Passage given:
_ _ _ _ _ _ _

Indicted Lawyer Flaunts His In-Your-Face Style
As hardball Hollywood lawyers go, Terry N. Christensen ranks in the top tier.
For 35 years, the former Marine Corps prosecutor has served as billionaire Kirk Kerkorian’s legal muscle in contentious deals involving studios, casinos, airlines and the nation’s biggest automakers. According to court records, Christensen once told Kerkorian’s former wife that his client would “bury” her financially if she continued with a child support lawsuit.
“We are tough and we can be, I guess, ruthless,” he told a Los Angeles Times reporter in 1994. “But it’s always within the bounds of honesty, and I think that’s why courts respect us.”
On Wednesday, a federal grand jury alleged Christensen had stepped out of bounds, indicting the 65-year-old attorney on wiretapping and conspiracy charges. Christensen allegedly paid Hollywood private investigator Anthony Pellicano at least $100,000 to tap the phones of Lisa Bonder Kerkorian, a former tennis pro who was married to the mogul for only a month in 1999, to gain the upper hand in their dispute.
Christensen’s indictment sends a shock wave through the ranks of Hollywood’s most powerful lawyers and executives. It provides the first hint at the extent of taped conversations prosecutors have seized from Pellicano’s files, and liberally quotes from them.

_ _ _ _ _ _ _

Stated goal 1:
According to the article about Terry Christensen, for how many years has he served as Kirk Kerkorian's legal muscle?
Stated goal 2:
Rewrite the part of the Christensen article that opens with the words containing "Indicted Lawyer Flaunts" and closes with "child support lawsuit.", swapping "Marine Corps" for "Navy".
Stated goal 3:
Please write the next part of the article about Terry Christensen's indictment, picking up after its final sentence.
You won't need the lines that come after the article.

_ _ _ _ _ _ _

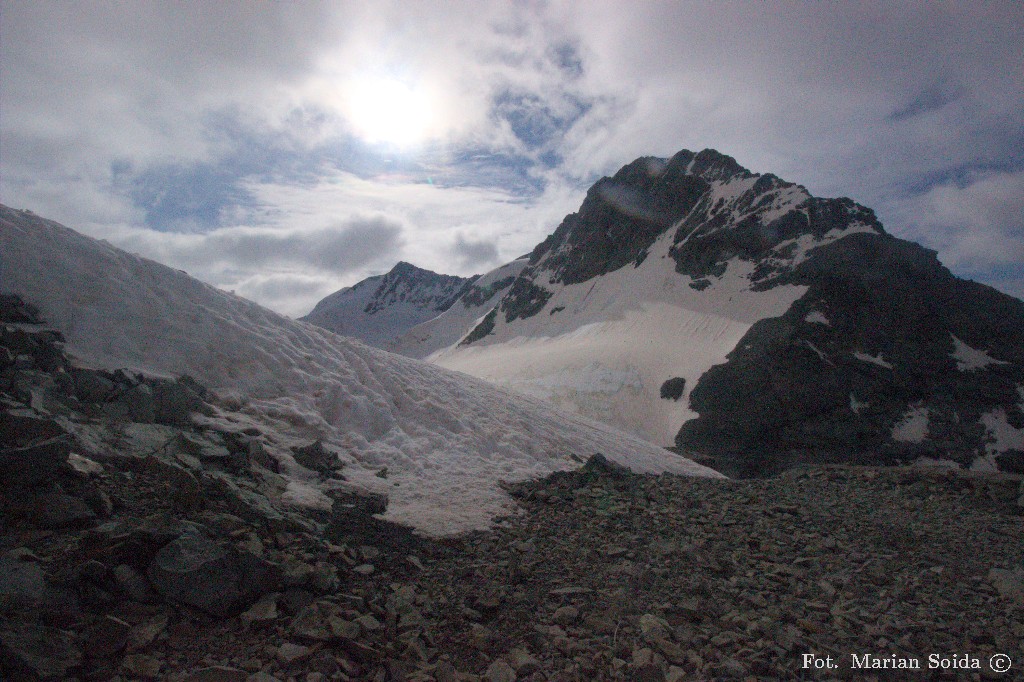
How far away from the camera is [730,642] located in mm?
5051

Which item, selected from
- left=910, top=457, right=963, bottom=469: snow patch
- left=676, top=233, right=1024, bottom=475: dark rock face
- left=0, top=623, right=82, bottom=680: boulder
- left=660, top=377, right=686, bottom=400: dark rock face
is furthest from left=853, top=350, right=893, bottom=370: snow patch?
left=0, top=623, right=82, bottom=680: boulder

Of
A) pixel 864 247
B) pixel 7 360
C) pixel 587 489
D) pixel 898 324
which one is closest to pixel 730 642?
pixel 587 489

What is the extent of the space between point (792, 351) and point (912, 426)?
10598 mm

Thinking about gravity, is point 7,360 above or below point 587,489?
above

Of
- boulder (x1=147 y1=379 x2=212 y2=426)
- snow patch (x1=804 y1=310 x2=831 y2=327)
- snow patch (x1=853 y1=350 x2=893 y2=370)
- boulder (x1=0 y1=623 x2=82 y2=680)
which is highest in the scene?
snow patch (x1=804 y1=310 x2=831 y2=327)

_ _ _ _ _ _ _

Right answer 1:
For 35 years.

Right answer 2:
Indicted Lawyer Flaunts His In-Your-Face Style
As hardball Hollywood lawyers go, Terry N. Christensen ranks in the top tier.
For 35 years, the former Navy prosecutor has served as billionaire Kirk Kerkorian’s legal muscle in contentious deals involving studios, casinos, airlines and the nation’s biggest automakers. According to court records, Christensen once told Kerkorian’s former wife that his client would “bury” her financially if she continued with a child support lawsuit.

Right answer 3:
Pellicano allegedly told Christensen that his eavesdropping showed that Lisa Kerkorian’s child, whom Kirk Kerkorian did not father, “gets on the phone maybe five or six times a week and just cries into the phone.” In another chat, Christensen allegedly told Pellicano it would be “interesting” to know what Lisa Kerkorian’s reaction was to that day’s court proceedings.
Christensen’s indictment represents the first charges brought against a member of the small fraternity of entertainment lawyers who regularly employed Pellicano in bare-knuckle battles representing celebrities and moguls.
Last week, Pellicano was indicted, along with six others, on federal charges that he wiretapped and performed illegal background checks on dozens of executives and celebrities, including Sylvester Stallone and comedian Garry Shandling. Bertram Fields, one top attorney who used Pellicano, has publicly acknowledged that he is a subject of the investigation. Fields has denied any wrongdoing.
Christensen’s indictment was greeted with disbelief by his longtime legal partner, Patricia Glaser, and, notably, by the notoriously private Kerkorian. The 88-year-old Los Angeles financier, who briefly employed Christensen in the 1980s as president of his Tracinda Corp. investment firm, issued a statement calling his attorney “a paragon of integrity.”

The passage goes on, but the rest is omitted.